Associate Professor of Computer Science at Hendrix College. Functional programmer, mathematician, teacher, pianist, follower of Jesus.

Draw a line to your closest neighbor, 2nd closest neighbor, et c.

Hmmm… For the first one, you calculated the nearest neighbor distance, sorted by ascending distance, connected them one at a time in that order until each point was connected to at least one other point.

For the next one, you calculated the 2nd nearest neighbor distance, sorted by ascending distance, etc.

Same for the nth group in the grid (L-to-R, T-to-B).

My guess is that in the first picture each dot is connected to the dot closest to it, the second picture is each connected to the second-closest, and so on.

Right! The only thing that’s not quite accurate is Devin’s comment “Same for the nth group in the grid (L-to-R, T-to-B).” Look more carefully… =)

This was fun for me since I actually had no very good idea of how it would look before I tried it. It’s interesting that with connecting nearest neighbors you end up with lots of small connected structures. I wonder — what is the expected number of points in one of those connected structures?

[squint] Perhaps the second row isn’t 5th-closest neighbor? Maybe the 11th closest? In which case the next rows are 21st and 31st? Great fun!

Something like that. I don’t remember the exact numbers I used. Note, however, that the final one corresponds to the 100th closest (or maybe 95th, something close to that anyway)—all the edges go diagonally to the furthest corner.

In effects for movies, these connection tricks are used all the time. For instance in particle simulations points will move around based on some dynamics and then turned into a volume by connecting n-closest with segments. It’s sometimes easier to design the effect and visualize the end result than moving around volumes. plenty of examples here: http://www.imdb.com/video/imdb/vi3445005593/

not a great movie though.

Cool, didn’t know that!

I will admit that I had absolutely no idea about your reasoning for building the connections that you did, but after reading the comments above, I finally get it.
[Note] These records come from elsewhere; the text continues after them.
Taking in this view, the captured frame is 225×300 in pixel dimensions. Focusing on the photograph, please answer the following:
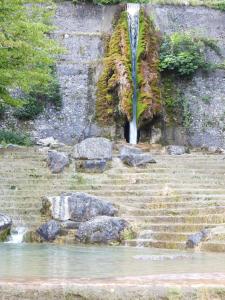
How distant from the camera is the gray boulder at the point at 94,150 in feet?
61.7

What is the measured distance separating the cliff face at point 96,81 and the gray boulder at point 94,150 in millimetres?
5126

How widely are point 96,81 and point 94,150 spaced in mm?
7539

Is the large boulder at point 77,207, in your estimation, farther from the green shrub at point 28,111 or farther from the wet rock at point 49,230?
the green shrub at point 28,111

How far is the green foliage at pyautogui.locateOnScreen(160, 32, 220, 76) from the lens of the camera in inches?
1057

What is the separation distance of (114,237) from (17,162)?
7868 millimetres

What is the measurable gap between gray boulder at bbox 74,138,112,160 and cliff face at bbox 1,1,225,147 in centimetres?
513

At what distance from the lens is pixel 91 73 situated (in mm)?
26391

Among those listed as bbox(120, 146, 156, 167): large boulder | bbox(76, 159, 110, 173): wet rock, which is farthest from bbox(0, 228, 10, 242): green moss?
bbox(120, 146, 156, 167): large boulder

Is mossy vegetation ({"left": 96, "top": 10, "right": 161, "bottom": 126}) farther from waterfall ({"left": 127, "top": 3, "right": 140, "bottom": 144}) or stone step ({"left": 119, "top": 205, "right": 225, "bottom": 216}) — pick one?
stone step ({"left": 119, "top": 205, "right": 225, "bottom": 216})

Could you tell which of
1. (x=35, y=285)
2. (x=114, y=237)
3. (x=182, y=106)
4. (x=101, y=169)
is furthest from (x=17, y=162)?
(x=35, y=285)

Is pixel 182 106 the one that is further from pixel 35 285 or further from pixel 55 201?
pixel 35 285

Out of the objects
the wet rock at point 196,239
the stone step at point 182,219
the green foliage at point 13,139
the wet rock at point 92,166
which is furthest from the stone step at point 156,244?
the green foliage at point 13,139

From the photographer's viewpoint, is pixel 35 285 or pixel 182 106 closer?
pixel 35 285

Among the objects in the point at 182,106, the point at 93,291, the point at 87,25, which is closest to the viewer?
the point at 93,291
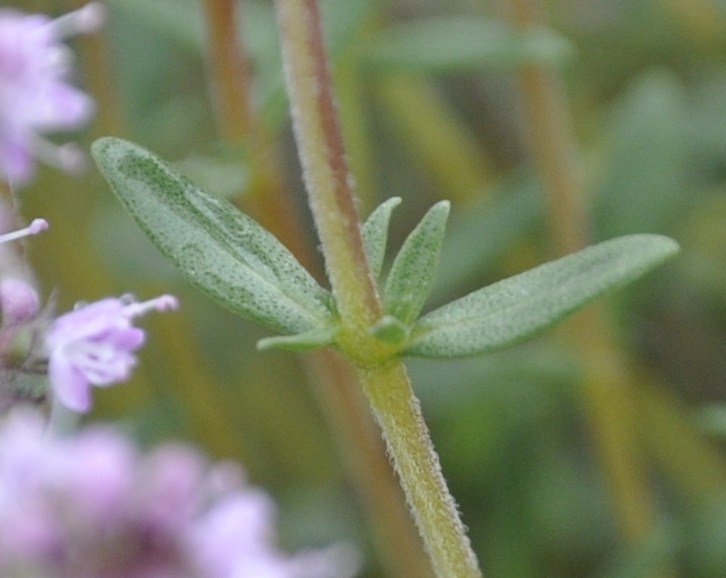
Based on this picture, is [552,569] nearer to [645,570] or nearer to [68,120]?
[645,570]

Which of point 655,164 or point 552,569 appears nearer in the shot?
point 655,164

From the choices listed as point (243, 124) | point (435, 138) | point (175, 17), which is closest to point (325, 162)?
point (243, 124)

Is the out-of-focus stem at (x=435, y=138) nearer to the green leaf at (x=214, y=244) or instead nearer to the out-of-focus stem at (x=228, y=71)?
the out-of-focus stem at (x=228, y=71)

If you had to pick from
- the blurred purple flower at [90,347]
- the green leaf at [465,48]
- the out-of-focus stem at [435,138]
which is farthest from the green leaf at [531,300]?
the out-of-focus stem at [435,138]

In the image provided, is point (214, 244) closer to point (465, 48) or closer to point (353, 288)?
point (353, 288)

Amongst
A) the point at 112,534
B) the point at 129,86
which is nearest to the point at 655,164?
the point at 129,86

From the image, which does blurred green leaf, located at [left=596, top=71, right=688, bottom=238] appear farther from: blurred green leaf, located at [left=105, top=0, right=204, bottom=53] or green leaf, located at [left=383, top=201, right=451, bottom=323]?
green leaf, located at [left=383, top=201, right=451, bottom=323]

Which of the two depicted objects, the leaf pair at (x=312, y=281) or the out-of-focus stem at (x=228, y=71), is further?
the out-of-focus stem at (x=228, y=71)
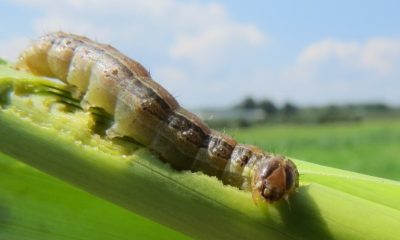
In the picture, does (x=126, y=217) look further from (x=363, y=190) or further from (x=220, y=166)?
(x=363, y=190)

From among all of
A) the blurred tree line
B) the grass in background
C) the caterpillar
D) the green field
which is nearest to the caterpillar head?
the caterpillar

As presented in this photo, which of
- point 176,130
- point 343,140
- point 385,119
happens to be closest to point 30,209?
point 176,130

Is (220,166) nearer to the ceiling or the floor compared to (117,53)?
nearer to the floor

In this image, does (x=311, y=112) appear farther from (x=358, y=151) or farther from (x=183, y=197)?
(x=183, y=197)

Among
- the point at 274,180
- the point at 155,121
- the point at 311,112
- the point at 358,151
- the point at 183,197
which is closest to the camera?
the point at 183,197

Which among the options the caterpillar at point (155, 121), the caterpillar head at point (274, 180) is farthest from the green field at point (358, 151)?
the caterpillar head at point (274, 180)

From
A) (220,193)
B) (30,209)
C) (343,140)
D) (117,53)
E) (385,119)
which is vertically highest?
(385,119)

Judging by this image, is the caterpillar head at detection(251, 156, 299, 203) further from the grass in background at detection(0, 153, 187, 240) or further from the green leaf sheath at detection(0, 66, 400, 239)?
the grass in background at detection(0, 153, 187, 240)

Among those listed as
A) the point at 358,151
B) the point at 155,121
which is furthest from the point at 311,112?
the point at 155,121

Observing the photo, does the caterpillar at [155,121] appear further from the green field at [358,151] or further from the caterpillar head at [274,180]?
the green field at [358,151]
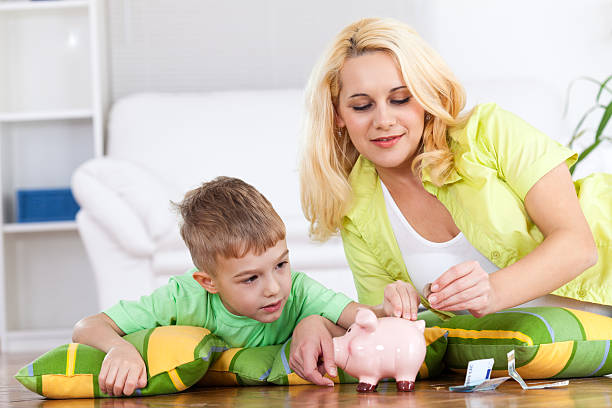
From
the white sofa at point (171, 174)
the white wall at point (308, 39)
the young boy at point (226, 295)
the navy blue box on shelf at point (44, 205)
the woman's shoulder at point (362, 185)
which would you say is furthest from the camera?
the white wall at point (308, 39)

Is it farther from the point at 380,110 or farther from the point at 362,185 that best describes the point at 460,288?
the point at 362,185

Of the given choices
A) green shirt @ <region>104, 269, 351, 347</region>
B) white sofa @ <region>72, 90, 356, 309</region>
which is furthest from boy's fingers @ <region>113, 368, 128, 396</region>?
white sofa @ <region>72, 90, 356, 309</region>

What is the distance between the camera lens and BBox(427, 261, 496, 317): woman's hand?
1.05 metres

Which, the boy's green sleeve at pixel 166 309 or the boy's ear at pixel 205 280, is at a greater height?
the boy's ear at pixel 205 280

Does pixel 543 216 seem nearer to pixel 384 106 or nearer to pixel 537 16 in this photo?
pixel 384 106

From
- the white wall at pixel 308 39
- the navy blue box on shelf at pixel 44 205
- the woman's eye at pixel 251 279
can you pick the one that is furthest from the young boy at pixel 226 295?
the white wall at pixel 308 39

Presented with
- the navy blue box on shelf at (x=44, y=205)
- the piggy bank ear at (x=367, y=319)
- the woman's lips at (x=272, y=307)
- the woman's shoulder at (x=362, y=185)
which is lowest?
the navy blue box on shelf at (x=44, y=205)

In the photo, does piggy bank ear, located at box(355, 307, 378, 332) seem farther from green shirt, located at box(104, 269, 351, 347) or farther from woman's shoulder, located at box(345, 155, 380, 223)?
woman's shoulder, located at box(345, 155, 380, 223)

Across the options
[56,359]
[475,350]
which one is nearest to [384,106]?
[475,350]

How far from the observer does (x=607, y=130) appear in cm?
347

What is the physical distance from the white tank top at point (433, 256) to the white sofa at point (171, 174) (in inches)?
34.1

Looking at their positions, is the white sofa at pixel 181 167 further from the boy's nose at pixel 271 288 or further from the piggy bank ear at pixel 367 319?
the piggy bank ear at pixel 367 319

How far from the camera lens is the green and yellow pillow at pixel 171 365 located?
125 centimetres

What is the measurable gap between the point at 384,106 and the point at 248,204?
1.02 ft
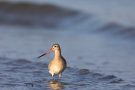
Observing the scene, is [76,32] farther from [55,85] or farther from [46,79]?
[55,85]

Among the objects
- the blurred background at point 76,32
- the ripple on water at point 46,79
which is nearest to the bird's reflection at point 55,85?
the ripple on water at point 46,79

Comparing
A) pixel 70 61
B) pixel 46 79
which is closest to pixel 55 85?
pixel 46 79

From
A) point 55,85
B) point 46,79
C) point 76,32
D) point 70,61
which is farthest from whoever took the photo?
point 76,32

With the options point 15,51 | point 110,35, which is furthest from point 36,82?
point 110,35

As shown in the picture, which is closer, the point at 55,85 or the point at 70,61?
the point at 55,85

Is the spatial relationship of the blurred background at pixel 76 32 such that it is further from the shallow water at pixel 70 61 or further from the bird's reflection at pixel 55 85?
the bird's reflection at pixel 55 85

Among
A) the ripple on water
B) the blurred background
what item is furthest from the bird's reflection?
the blurred background

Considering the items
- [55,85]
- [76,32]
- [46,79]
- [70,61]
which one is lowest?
[55,85]

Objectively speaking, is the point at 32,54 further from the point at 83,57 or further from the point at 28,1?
the point at 28,1

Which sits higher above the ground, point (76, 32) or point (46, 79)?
point (76, 32)

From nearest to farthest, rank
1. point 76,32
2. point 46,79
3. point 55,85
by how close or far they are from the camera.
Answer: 1. point 55,85
2. point 46,79
3. point 76,32

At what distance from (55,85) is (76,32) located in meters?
6.07

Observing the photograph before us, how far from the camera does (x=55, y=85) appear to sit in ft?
31.1

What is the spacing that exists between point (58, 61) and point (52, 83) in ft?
1.81
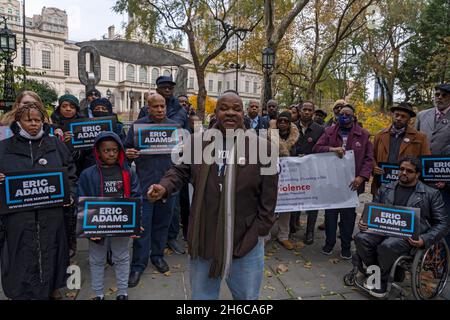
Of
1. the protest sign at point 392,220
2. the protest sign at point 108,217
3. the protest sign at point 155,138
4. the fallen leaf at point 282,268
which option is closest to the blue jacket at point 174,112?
the protest sign at point 155,138

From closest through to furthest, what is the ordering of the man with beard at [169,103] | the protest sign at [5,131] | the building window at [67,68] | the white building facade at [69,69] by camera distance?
the protest sign at [5,131], the man with beard at [169,103], the white building facade at [69,69], the building window at [67,68]

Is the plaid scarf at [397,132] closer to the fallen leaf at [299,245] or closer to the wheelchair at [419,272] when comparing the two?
the wheelchair at [419,272]

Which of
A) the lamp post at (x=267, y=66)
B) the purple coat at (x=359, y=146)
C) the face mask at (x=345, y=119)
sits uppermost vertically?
the lamp post at (x=267, y=66)

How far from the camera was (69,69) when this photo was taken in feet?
234

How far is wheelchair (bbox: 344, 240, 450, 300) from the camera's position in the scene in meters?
3.43

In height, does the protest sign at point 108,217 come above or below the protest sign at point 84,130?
below

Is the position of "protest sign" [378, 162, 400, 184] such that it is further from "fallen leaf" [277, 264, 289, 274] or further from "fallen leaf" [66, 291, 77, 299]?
"fallen leaf" [66, 291, 77, 299]

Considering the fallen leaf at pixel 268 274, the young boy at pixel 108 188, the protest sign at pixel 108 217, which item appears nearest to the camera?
the protest sign at pixel 108 217

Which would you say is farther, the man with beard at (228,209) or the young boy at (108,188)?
the young boy at (108,188)

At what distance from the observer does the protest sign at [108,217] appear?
3150 mm

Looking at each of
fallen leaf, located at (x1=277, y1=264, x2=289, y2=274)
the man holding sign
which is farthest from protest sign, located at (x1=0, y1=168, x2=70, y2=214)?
fallen leaf, located at (x1=277, y1=264, x2=289, y2=274)

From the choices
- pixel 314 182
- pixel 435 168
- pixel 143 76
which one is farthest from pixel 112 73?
pixel 435 168

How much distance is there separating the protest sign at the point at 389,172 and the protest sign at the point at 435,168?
12.7 inches
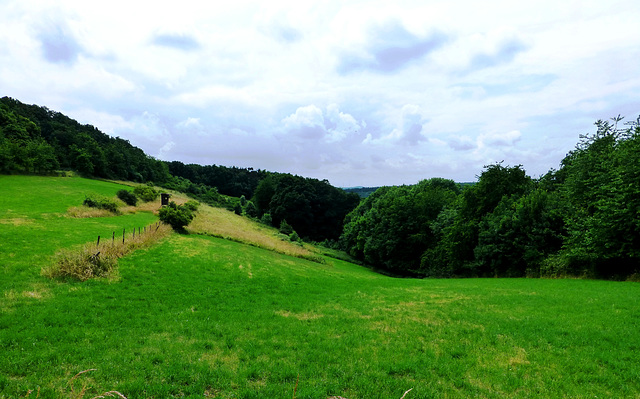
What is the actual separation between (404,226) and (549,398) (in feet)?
157

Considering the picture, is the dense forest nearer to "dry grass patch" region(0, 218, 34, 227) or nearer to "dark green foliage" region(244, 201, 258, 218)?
"dark green foliage" region(244, 201, 258, 218)

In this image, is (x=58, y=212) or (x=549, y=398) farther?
(x=58, y=212)

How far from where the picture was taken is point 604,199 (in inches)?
992

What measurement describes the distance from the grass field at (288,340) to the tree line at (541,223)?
8631 mm

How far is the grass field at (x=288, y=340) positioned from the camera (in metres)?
6.60

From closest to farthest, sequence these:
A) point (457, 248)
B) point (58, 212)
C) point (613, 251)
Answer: point (613, 251), point (58, 212), point (457, 248)

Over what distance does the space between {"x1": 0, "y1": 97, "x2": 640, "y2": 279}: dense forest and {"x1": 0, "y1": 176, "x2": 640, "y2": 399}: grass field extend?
30.3 ft

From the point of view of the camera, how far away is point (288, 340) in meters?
9.52

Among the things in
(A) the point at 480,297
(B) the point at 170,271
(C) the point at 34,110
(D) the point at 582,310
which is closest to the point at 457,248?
(A) the point at 480,297

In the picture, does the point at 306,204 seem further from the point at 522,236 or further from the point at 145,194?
the point at 522,236

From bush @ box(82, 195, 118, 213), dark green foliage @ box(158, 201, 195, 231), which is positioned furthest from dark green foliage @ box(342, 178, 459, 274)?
bush @ box(82, 195, 118, 213)

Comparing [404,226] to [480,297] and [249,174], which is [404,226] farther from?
[249,174]

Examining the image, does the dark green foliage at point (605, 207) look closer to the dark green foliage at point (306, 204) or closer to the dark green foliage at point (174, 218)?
the dark green foliage at point (174, 218)

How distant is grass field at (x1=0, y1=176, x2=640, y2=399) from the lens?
6.60 m
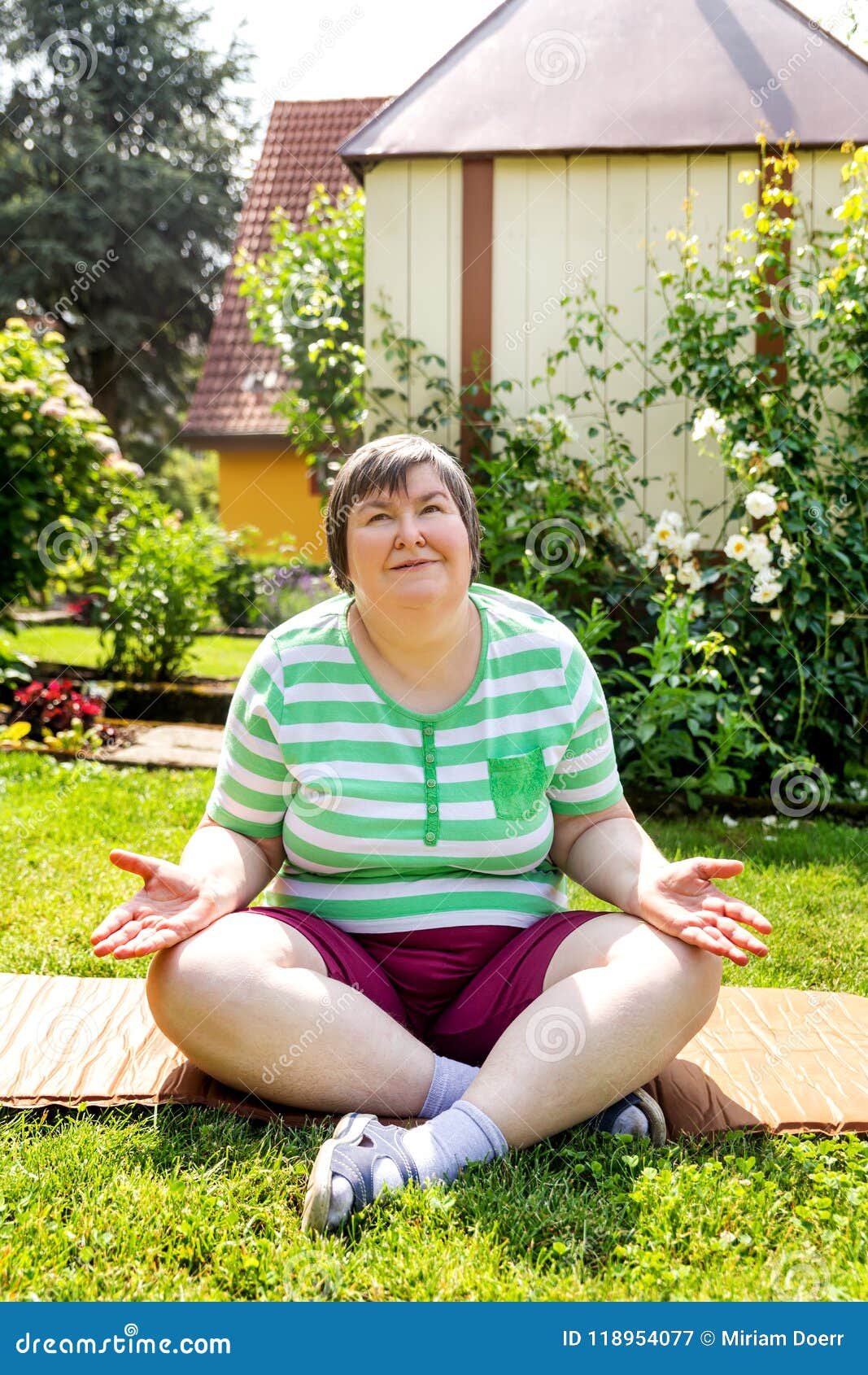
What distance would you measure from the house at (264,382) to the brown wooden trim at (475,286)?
278 inches

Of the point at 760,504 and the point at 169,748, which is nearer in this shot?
the point at 760,504

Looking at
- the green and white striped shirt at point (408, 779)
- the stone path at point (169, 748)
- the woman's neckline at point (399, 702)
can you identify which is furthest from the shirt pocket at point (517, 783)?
the stone path at point (169, 748)

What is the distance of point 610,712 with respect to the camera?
3955mm

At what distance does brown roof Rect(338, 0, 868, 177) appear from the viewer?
4.32 metres

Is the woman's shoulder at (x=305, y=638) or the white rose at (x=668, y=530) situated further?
the white rose at (x=668, y=530)

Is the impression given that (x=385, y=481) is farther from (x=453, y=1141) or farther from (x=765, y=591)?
(x=765, y=591)

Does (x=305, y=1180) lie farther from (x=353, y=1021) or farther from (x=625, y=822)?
(x=625, y=822)

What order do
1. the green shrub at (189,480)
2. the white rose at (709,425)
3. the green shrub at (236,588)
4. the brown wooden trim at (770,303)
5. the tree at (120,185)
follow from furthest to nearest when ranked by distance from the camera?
1. the green shrub at (189,480)
2. the tree at (120,185)
3. the green shrub at (236,588)
4. the brown wooden trim at (770,303)
5. the white rose at (709,425)

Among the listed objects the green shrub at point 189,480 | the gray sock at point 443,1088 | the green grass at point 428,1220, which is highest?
the green shrub at point 189,480

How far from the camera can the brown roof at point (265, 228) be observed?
12.1 metres

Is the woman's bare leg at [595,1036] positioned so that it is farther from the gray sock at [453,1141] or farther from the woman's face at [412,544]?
the woman's face at [412,544]

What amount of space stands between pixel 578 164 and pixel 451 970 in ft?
12.1

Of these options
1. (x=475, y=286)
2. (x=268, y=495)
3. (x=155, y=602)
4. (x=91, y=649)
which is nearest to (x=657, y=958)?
(x=475, y=286)

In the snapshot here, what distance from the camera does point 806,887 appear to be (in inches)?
122
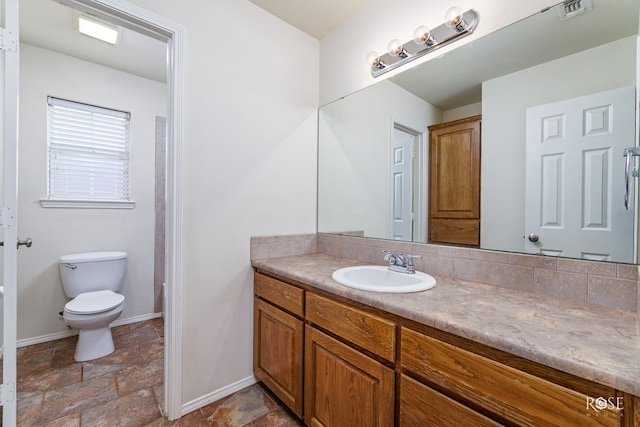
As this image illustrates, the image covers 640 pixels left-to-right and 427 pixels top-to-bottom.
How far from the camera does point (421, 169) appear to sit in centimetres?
164

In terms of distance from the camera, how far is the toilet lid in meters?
1.91

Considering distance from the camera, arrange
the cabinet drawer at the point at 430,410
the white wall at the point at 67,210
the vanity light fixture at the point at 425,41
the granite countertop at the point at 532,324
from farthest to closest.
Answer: the white wall at the point at 67,210, the vanity light fixture at the point at 425,41, the cabinet drawer at the point at 430,410, the granite countertop at the point at 532,324

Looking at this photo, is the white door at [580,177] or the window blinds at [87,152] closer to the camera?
the white door at [580,177]

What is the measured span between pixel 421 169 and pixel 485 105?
450 mm

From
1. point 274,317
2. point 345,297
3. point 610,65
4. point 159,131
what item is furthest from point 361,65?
point 159,131

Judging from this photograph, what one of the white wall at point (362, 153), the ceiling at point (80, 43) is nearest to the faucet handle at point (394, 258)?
the white wall at point (362, 153)

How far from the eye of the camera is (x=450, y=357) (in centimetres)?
80

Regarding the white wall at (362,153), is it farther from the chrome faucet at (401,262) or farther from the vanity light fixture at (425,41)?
the chrome faucet at (401,262)

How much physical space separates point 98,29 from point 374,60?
1960 mm

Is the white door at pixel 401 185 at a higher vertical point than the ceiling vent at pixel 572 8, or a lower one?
lower

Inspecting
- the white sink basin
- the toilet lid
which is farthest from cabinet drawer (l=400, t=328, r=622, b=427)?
the toilet lid

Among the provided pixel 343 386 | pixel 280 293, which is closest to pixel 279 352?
pixel 280 293

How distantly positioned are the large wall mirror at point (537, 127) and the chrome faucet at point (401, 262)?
6.2 inches

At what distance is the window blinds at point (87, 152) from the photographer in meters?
2.28
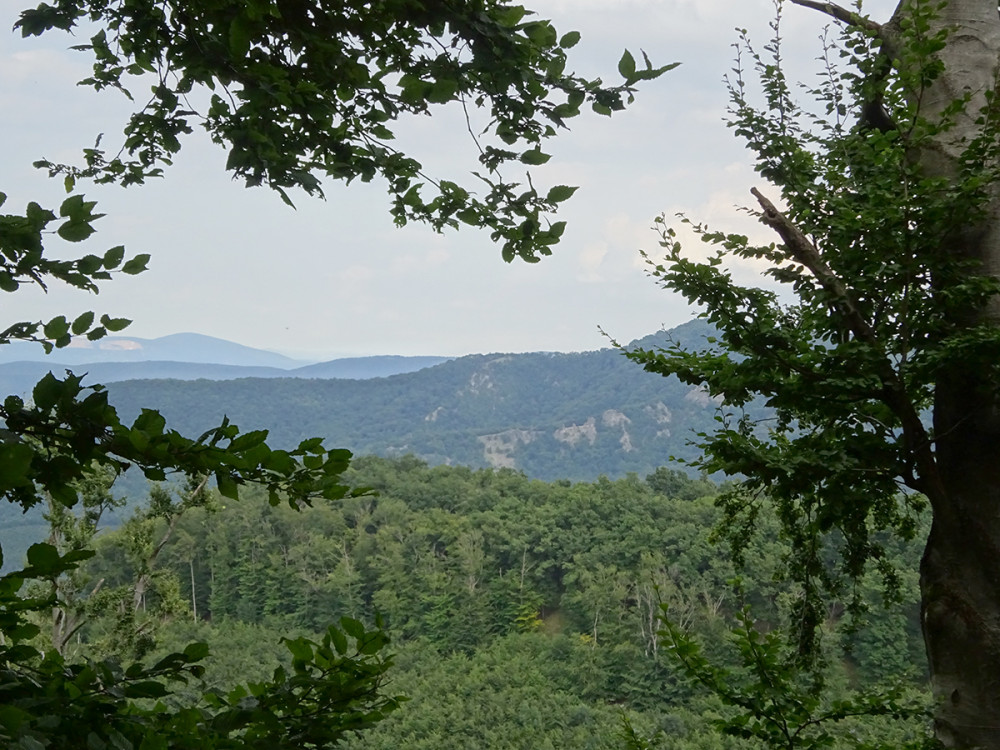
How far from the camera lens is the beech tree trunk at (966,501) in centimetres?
261

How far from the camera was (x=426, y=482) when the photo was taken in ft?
190

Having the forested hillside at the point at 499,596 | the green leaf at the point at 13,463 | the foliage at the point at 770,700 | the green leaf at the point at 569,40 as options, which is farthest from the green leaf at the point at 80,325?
the forested hillside at the point at 499,596

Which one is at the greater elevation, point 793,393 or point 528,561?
point 793,393

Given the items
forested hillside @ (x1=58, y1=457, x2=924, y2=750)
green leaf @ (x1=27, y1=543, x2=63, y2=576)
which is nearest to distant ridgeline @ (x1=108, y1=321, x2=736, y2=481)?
forested hillside @ (x1=58, y1=457, x2=924, y2=750)

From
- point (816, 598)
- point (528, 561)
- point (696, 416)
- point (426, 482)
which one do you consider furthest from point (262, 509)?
point (696, 416)

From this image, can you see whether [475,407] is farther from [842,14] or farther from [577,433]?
[842,14]

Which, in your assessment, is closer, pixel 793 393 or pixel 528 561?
pixel 793 393

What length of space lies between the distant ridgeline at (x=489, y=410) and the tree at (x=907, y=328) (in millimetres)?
88237

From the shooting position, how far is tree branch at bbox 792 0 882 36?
316 cm

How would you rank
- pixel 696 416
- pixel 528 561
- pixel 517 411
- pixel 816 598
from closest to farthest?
pixel 816 598
pixel 528 561
pixel 696 416
pixel 517 411

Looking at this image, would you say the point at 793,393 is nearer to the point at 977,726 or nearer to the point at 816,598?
the point at 977,726

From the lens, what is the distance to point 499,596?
44.8 metres

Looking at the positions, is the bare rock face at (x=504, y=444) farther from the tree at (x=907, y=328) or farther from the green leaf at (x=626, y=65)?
the green leaf at (x=626, y=65)

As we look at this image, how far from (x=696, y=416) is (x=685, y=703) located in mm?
76746
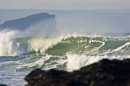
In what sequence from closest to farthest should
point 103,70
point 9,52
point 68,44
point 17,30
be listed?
point 103,70 < point 68,44 < point 9,52 < point 17,30

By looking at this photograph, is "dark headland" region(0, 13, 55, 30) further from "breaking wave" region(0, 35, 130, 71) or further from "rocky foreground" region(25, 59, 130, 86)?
"rocky foreground" region(25, 59, 130, 86)

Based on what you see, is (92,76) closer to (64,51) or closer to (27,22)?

That’s a very interesting subject! I coded it and started to play with it: there are many phenomena worth studying. For example, the total number of lines seems to peak at the 55th neighbour with more than 99 lines. For comparison, it only reaches 69 in the first neighbour case. I guess this could be derived rigorously by computing the probability that two nodes are mutually their kth nearest-neighbour.

It would be worth computing the modularity of the graphs or other such measures…

However, when you reach the 99-100th nearest-neighbour, the 4 angles attract pretty much all the lines. A version avoiding this would consist in taking a uniform circle for the positions of dots.